▶ [Text segment]:
* * * * * * *

The writer’s refuge was a summer house in the Varmia region of Bredynki near Biskupiec Rzeszelski, which exists to this day in an almost unchanged form (the artist’s prints are still hung there), where he rested and worked surrounded by his animals - the dog Ibis, the bitch Kluska, the cat Lokomotywka. His desk still is in the house. There is also a typewriter. During periods of writing, he would lock himself in his room, disappear, and his second wife Teresa (primo voto Świerzy, née Polkowska) would bring him sandwiches and empty full ashtrays.
From there, he wrote witty, romantic telegrams addressed to her, e.g. ‘Her Ladyship Iredyńska’, such as: ‘Geese saved Rome stop, but not me stop. Come today. [...]’. When he wrote, he did not drink. His presence at the cottage in Bredynki is still almost tangible, thanks to Teresa’s caring granddaughter, the actress Helena Marczewska, who, although born four years after Iredyński’s death, had been coming here for holidays since childhood.
Marczewska organises evenings devoted to Iredyński in Biskupiec, reads his works, and dreams of creating a small museum of Irek in one of Biskupiec’s rooms and an artistic barn where performance readings of his dramas could be held. ‘Irek is simply a part of our family,’ she wrote in the introduction to her bachelor’s thesis dedicated to him, written at the Faculty of Theatre Knowledge of the Warsaw Academy of Dramatic Arts (Ireneusz Iredyński. Życie po Śmierci, 2011). In Bredynki and Biskupiec the memory of Ireneusz Iredyński is alive, people considered him to be ‘their own’, a warm person, fond of children and animals, not a writer known from television. Here he took a break from Warsaw, where he had a reputation for being a scandalous man and a troublemaker.
‘He drank because he was bored by communism’, said Jadwiga Staniszkis on many occasions, with whom the writer was associated in the 1970s, after his release from prison. Although he came from the ‘Contemporary’ generation and worked alongside literary personalities such as Edward Stachura, Stanisław Grochowiak, Andrzej Bursa, Marek Nowakowski, he felt ‘separate’. In interviews, he emphasised that he lived and created on his own account. In writing, he valued professionalism, a sense of genre. He debuted very early, almost simultaneously in poetry, prose and drama. He was born on 4th June 1939 in Stanisławów. Raised by his aunts and grandmother, he waited for the return of his father, Antoni Iredyński, who was fighting in the Anders Army. His mother, Aleksandra née Ziołecka, left him in the care of her family and never returned. One hypothesis is that she was exterminated in a concentration camp. After the war, Irek left with his aunts and grandmother for Bochnia. Upon his return, his father introduced hard rules and discipline into the house and beat his son. At the age of 14, Iredyński left the family home and began his adult life in Kraków, or rather his ‘writing life’, which was full of myths and anecdotes, which he himself was also eager to create about himself. He used to say, among other things, that he was born in a castle in Podolia, or that ‘Iredyński’ was a pseudonym and his real name was ‘Kapusto’. From his early years, he was under surveillance by the security service. He used to say that he read three books a day, ‘in the morning, afternoon and evening’. As far as his favourite reads were concerned, he greatly appreciated, among others, Malcolm Lowry’s Under the Volcano or Leopold Tyrmand’s Filip. Although he did not have a high school diploma, he was a truly erudite man. In the years 1946-47, he lived on the famous Krupnicza Street (at number 22), where, among others, Gałczyński also resided. As early as 1950, Gałczyński made the young, angry artist the prototype of a character from The Green Goose Theatre - Ireneusz Indyjski, an alienated poet who recites in the Theatre:
‘Autumn’
Fog flows among the woods
A lone ram bleats.

* * * * * * *

▶ [Working data]:
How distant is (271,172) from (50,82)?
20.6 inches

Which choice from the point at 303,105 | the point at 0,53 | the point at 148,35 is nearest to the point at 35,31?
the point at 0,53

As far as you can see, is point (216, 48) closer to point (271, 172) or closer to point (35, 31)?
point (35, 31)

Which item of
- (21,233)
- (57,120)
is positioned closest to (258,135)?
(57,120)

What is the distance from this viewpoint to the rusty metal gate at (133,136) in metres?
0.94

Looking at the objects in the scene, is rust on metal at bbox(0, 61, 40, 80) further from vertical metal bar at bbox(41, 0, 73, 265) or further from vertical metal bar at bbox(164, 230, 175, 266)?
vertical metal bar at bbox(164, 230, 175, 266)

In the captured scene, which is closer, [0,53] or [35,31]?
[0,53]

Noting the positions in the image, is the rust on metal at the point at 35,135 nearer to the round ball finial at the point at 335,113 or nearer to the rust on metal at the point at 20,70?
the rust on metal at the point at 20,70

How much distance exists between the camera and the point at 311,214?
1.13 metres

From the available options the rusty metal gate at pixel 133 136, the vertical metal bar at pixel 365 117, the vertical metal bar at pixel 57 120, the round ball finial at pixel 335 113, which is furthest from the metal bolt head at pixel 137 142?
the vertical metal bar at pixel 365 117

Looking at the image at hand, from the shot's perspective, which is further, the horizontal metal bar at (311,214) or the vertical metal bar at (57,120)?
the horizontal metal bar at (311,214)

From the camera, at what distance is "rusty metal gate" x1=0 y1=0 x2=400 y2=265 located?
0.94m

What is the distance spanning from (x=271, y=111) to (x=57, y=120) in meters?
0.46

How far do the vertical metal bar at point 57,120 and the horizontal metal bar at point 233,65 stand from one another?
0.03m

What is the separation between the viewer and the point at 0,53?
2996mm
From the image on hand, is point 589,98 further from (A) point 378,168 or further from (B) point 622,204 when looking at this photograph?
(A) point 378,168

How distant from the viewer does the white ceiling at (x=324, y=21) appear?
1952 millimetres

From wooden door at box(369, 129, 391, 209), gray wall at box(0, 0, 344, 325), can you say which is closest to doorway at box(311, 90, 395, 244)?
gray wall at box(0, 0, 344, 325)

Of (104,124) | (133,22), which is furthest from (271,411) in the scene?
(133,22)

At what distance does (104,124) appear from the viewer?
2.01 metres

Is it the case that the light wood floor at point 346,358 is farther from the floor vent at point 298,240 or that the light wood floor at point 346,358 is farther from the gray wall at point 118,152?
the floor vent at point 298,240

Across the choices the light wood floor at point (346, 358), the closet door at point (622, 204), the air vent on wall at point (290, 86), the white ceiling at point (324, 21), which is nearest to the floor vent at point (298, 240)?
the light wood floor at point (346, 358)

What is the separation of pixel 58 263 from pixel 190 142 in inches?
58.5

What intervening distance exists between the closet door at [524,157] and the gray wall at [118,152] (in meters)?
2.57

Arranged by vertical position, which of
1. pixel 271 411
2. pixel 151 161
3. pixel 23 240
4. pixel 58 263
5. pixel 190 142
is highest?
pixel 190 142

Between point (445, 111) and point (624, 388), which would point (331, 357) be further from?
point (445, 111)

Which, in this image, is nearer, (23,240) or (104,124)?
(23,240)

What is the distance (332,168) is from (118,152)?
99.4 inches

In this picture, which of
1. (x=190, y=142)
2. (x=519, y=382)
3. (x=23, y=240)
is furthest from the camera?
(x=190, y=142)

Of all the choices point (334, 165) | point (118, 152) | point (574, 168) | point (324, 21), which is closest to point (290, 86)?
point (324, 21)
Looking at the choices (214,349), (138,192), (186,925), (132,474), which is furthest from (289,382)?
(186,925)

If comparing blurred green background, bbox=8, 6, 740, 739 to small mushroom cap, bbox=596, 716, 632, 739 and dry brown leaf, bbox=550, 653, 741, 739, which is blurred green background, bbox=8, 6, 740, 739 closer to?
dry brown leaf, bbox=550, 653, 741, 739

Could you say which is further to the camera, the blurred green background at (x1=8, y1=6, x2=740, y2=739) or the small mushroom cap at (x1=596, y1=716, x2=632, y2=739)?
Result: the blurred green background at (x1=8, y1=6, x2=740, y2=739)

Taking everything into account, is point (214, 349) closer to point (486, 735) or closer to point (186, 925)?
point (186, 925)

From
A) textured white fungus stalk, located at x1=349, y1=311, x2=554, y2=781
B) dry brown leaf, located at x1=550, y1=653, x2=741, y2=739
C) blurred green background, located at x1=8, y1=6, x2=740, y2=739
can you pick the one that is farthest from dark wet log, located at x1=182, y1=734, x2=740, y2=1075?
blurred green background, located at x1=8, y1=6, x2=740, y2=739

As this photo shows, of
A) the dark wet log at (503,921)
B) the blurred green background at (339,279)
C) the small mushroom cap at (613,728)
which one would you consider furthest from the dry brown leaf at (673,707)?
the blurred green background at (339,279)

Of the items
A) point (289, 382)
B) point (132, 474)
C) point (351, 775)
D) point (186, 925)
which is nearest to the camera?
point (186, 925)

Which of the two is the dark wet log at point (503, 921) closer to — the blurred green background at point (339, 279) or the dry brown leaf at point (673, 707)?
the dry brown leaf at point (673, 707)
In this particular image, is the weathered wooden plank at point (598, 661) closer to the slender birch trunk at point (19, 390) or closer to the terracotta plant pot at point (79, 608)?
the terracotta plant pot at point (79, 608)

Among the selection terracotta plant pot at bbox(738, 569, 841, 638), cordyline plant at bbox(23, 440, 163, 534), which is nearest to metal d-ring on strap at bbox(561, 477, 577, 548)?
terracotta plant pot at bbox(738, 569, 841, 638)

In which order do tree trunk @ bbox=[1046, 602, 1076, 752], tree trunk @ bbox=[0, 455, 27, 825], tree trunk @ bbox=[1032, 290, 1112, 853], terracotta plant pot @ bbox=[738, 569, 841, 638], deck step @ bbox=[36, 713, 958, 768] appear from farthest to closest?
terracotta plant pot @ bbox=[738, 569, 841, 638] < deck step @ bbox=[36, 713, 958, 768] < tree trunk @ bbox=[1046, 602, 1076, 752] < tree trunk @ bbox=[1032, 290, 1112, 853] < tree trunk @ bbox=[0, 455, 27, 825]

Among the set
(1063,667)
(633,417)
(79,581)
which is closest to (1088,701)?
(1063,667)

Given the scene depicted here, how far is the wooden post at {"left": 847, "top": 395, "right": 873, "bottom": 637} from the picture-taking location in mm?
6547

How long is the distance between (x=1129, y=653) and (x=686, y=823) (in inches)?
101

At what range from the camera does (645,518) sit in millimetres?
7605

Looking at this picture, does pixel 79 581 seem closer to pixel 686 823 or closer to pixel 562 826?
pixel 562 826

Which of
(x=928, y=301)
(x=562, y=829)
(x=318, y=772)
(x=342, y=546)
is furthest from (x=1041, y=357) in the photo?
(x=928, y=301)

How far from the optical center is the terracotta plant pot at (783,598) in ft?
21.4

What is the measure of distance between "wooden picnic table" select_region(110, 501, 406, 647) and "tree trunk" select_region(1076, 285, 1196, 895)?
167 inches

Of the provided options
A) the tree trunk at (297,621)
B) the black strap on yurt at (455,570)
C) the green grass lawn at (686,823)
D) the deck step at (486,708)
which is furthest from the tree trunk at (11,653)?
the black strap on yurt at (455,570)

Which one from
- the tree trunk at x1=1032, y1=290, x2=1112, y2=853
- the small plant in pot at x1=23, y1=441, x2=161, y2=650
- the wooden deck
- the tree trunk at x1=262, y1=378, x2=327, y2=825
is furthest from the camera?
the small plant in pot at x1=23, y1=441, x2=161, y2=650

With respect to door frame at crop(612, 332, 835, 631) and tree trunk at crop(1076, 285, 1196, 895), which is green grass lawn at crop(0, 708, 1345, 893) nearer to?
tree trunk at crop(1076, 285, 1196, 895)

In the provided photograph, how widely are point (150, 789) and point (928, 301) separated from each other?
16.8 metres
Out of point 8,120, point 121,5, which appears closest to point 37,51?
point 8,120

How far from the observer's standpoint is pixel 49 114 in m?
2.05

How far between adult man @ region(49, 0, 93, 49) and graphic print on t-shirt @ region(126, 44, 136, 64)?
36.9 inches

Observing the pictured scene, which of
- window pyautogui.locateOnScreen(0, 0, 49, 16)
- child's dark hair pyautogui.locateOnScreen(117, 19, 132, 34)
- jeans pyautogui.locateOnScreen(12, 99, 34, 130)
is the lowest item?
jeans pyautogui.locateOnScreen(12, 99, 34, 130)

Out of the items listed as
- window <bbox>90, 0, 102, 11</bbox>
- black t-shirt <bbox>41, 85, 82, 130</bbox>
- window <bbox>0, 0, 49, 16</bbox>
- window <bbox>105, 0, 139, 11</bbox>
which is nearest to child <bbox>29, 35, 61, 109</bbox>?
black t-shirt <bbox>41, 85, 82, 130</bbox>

* * * * * * *

▶ [Parts of the exercise]:
A: Summarize the passage about Ireneusz Iredyński in two sentences.
B: Report every line of the listing that contains the string "pyautogui".
The listing has no connection to the passage about Ireneusz Iredyński.

▶ [Final results]:
A: Ireneusz Iredyński, born on 4th June 1939 in Stanisławów, rested and wrote at a summer house in Bredynki, where his second wife Teresa brought him sandwiches and where her granddaughter, the actress Helena Marczewska, now keeps his memory alive through evenings and readings. Raised by his aunts and grandmother and later beaten by his father, he left home at 14 for a writing life in Kraków, debuted early in poetry, prose and drama, and felt separate from his literary generation.

B:
- window pyautogui.locateOnScreen(0, 0, 49, 16)
- child's dark hair pyautogui.locateOnScreen(117, 19, 132, 34)
- jeans pyautogui.locateOnScreen(12, 99, 34, 130)
jeans pyautogui.locateOnScreen(12, 99, 34, 130)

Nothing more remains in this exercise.